Acclaimed Writer Liz Byrski Announced as Keynote Speaker at CITY/GLOBAL in Barcelona

Professor Liz Byrski

CITY/GLOBAL2018 Keynote Speaker

Curtin University, Australia

The IAFOR Global Studies/City 2018 Conference is pleased to announce that acclaimed writer Liz Byrski will be a Keynote Speaker. Professor Byrski is a writer and broadcaster with more than 50 years experience in the British and Australian media, author of thirteen non-fiction books and nine novels. She was a broadcaster and executive producer with ABC Radio in Perth and later an advisor to a minister in the Western Australian State Government; she has a PhD on the subject of feminist popular fiction, and is past Director of the China Australia Writing Centre at Curtin University. Professor Byrski will be speaking on: "Visible Signs of Ageing: Representational flattery, ageing women and agency in women’s fiction" and "The Introvert and the City".


The Introvert and the City

Keynote Presentation I | The Introvert and the City

December 2012: I walk out of the building into the cold damp air and pause on the steps waiting for my heart to stop pounding, my legs to stop shaking, praying that I will not faint here in London, not vomit on the steps of the British Museum. Can I make it back to the hotel without making an exhibition of myself? Cautiously I make my way to a nearby seat, and sit, head tilted backwards, eyes closed, taking deep breaths until the feeling passes. Eventually I see a taxi draw up outside the gates and I get up and walk shakily towards it, waving at the driver. Seconds later I lurch into the backseat. ‘You all right, Love?’ The driver asks. ‘Fine thanks,” I give him the address of the hotel, and sit there, rigid, grasping the armrest so tight it hurts my fingers. I have been in London for 13 days, eight more than my tolerance level, and it’s the third time this has happened: one more day to go. I am an introvert in the city.

In this presentation I will consider my love-hate relationship with various cities in which I have lived, the reasons I have fled from them, the physical and emotional effects of being in any city, and my specific problem with being in London.

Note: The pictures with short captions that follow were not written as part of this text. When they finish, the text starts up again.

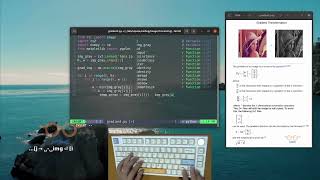 Basic Image Processing with Python | Gradient transformation | |ASMR Programming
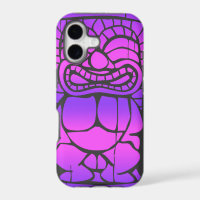 Tiki Ailani Hawaiian Sunset Blend iPhone 5 Case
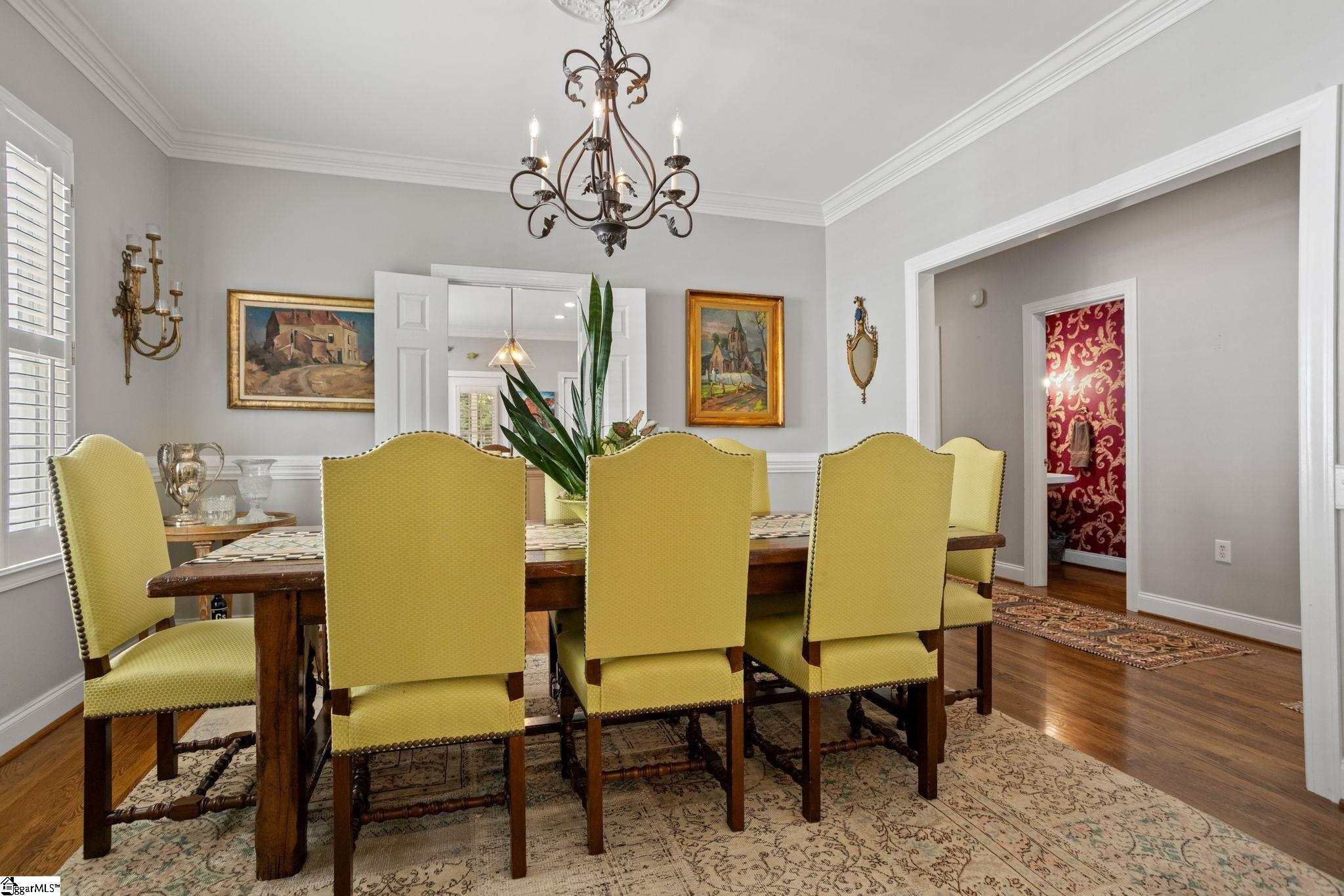 15 Crabapple Court Greenville, SC 29605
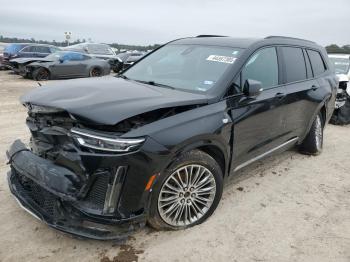  Salvage Cadillac XT6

Visible Signs of Ageing Representational flattery

Keynote Presentation II | Visible Signs of Ageing: Representational flattery, ageing women and agency in women’s fiction

We live in a mediated society in which the representational flattery provided by sympathetic and admiring images of people like us provide the reassurance that we are members of the tribe. The flattered self is a mediated self and that combination endows us with a sense of significance and agency. But at a time when we celebrate increased life expectancy and are urged to remain in the workforce much longer than previous generations, ageing women are largely absent from the representations of popular culture. The focus is on youth, beauty and sexiness, on staying young and looking younger, and the varied and dynamic lives of older and elderly women are sidelined into invisibility.

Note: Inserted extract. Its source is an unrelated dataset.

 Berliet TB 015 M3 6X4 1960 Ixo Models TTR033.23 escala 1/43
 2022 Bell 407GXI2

I was approaching sixty when, despite the growing number of ageing women living full and interesting lives, I couldn’t find novels that told those stories. Walter Benjamin suggested that writers are people who can’t find the books they want to read so they write them instead. I took Benjamin’s words as advice. In this paper I discuss my own experiment in developing a body of popular fiction deliberately designed to create a sense of agency among older women readers, and some of the responses to these ten, best-selling novels.